Die ganze Macht des Heimwehs schien dem kleinen Jungen dann zu überwältigen, als er mit Schweinfurth aus seiner Heimat fortreisen sollte: "Sein seltsames Klagen machte mich eine Weile unschlüssig, ob ich ihn mitnehmen sollte, aber bald wich besonnenere Überlegung diesem unklaren Herzenszuge, nur den Uneingeweihten konnte sein Anblick rühren. Nicht den Verlust der Heimat beklagte (er), nicht die Trennung von seinen fraglichen Angehörigen, denn was wusste er, wo diese geblieben ... Nur die Furcht vor dem Fremden war es, die den Kleinen bewegte, die Angst, gefressen zu werden. Nach landesüblicher Vorstellung musste jede Schenkung eines Menschen nur im kulinarischen Sinn aufgefasst werden ... Wenige Tage an meiner Seite und in meinem Zelte mit den ausgesuchtesten Speisen des Landes versehen, ließen ihn bald seine ganze Vergangenheit vergessen."

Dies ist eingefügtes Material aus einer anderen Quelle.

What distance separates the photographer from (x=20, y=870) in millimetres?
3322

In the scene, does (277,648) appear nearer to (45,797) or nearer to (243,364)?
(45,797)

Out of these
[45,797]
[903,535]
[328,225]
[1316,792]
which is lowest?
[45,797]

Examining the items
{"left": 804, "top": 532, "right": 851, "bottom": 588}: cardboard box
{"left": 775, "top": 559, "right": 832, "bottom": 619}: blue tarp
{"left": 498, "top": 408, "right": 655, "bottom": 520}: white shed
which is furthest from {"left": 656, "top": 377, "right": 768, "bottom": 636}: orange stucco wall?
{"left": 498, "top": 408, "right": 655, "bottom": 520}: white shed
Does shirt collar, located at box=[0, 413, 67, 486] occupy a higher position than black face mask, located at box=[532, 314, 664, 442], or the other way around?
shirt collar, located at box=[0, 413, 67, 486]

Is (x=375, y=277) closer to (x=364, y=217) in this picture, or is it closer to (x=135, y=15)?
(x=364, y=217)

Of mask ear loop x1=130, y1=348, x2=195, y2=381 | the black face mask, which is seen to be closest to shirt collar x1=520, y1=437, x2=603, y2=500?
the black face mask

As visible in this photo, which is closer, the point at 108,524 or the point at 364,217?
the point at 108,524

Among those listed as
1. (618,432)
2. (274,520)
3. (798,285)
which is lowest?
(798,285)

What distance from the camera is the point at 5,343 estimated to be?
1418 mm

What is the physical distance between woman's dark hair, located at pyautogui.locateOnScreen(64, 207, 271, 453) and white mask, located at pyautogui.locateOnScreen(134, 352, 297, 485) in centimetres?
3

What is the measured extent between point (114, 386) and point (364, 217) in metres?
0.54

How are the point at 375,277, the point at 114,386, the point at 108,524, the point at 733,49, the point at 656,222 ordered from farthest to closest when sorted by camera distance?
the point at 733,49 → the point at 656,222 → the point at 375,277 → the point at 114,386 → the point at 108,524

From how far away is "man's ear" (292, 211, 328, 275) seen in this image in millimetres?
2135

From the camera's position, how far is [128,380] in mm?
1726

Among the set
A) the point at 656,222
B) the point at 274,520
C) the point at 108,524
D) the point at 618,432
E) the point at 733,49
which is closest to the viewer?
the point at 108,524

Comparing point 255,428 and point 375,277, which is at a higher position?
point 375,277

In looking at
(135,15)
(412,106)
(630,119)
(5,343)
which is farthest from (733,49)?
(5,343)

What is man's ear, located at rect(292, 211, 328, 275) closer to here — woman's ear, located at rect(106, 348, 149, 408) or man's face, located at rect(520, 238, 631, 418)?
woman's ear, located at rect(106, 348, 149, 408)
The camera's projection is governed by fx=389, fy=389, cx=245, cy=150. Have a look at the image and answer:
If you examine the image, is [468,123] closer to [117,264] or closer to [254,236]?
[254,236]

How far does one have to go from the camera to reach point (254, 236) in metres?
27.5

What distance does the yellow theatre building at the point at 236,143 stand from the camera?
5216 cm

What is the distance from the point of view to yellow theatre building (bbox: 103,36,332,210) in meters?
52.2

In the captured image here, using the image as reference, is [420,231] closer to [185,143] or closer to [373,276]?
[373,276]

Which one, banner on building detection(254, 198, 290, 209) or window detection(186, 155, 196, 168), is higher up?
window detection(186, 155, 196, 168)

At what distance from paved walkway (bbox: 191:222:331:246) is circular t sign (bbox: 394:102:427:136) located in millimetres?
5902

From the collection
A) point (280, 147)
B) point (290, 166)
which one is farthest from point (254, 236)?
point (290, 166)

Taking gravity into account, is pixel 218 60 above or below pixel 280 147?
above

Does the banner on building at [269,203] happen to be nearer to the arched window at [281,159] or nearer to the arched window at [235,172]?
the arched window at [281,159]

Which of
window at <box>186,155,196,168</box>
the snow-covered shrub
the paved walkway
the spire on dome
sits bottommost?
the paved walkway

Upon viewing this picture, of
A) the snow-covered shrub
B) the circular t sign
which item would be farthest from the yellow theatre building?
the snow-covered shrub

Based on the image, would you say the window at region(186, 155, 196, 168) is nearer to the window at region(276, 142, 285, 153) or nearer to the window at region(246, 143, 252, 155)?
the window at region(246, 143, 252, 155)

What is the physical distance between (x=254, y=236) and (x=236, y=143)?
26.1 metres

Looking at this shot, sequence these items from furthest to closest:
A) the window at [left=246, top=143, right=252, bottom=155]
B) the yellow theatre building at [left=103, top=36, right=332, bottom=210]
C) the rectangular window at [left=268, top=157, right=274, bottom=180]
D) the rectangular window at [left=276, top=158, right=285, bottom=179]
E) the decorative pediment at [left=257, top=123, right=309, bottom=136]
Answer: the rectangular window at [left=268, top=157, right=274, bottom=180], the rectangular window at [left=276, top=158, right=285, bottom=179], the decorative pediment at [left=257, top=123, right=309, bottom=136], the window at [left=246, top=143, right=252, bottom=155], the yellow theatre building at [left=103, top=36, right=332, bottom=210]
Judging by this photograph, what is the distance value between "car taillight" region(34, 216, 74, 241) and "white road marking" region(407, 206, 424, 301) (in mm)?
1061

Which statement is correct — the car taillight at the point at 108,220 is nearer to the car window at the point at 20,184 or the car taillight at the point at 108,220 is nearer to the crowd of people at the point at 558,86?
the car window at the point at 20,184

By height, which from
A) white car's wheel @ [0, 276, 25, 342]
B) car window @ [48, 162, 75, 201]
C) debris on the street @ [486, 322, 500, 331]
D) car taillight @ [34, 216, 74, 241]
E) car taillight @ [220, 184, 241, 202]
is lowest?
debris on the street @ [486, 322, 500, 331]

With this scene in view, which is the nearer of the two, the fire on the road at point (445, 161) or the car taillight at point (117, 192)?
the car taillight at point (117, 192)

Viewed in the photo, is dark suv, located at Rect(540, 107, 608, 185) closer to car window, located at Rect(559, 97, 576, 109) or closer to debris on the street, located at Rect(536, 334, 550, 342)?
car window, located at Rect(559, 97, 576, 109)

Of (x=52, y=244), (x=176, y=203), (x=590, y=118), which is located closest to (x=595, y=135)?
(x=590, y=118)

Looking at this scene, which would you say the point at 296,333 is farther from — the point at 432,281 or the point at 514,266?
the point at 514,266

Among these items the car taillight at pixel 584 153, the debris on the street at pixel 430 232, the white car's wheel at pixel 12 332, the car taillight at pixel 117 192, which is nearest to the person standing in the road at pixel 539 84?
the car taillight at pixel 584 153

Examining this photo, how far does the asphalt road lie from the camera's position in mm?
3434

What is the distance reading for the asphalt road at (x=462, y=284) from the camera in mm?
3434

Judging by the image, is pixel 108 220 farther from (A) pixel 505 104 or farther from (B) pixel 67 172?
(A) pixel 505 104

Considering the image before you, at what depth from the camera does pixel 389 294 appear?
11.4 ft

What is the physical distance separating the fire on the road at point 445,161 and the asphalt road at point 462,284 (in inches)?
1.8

Wenngleich Schweinfurth in seinen Reisenotizen ab und an seinen "Adoptivsohn" oder seine Diener bzw. Reisegefährten erwähnte, kann nicht daraus die Schlußfolgerung gezogen werden, daß er sich den afrikanischen Kindern an seiner Seite in seinem schriftlich verfassten Report ausführlich widmete. Nur gelegentlich war Allagabo Tim Gegenstand von Schweinfurths Reisebericht, so als er schrieb: "Allagabo Tim, so hieß mein neues Adoptivkind, hatte in Dir seine Angehörigen. Ich erhielt daher die Besuche von Vater, Onkel und Tante, die von mir ... reich beschenkt und in meiner Zeichenmappe verewigt wurden. Da sie längst über Allagabo keine Macht mehr besaßen ..., konnten sie sich über sein glückliches Geschick nur freuen, indem sie wohl begriffen, daß er als zivilisierter Mensch einem weit besseren Leben entgegen ging, als seine wilde Heimat ihm je dargeboten haben würde. Die Mutter war vor einigen Jahren ... in die Sklaverei nach Chartum geschleppt worden. Sie war die einzige, nach der Allagabo Sehnsucht empfand, und er erzählte noch später, als er bereits in Europa sich einzubürgern begann, wie ihm das Bild der Mutter im Traum gefolgt sei, um ihn mit tränenden Augen zu umschweben. – Leider waren in Chartum alle Anstrengungen vergeblich, die Mutter ausfindig zu machen. Gegen den Vater legte mein Schützling wenig Liebe und Anhänglichkeit an den Tag, ja, er verlangte sogar, als ich ihn beschenkte, daß ich alles dem Onkel geben sollte, der Vater verdiene nichts. Als ich nach der Ursache dieser Abneigung forschte, erfuhr ich, daß der Vater zu einer Zeit, da Allagabo an einer Kinderkrankheit schwer darniederlag, sich nicht im geringsten um ihn gekümmert, wohl aber habe der Onkel der Schwester bei der Pflege ihres Sohnes treulich zur Seite gestanden."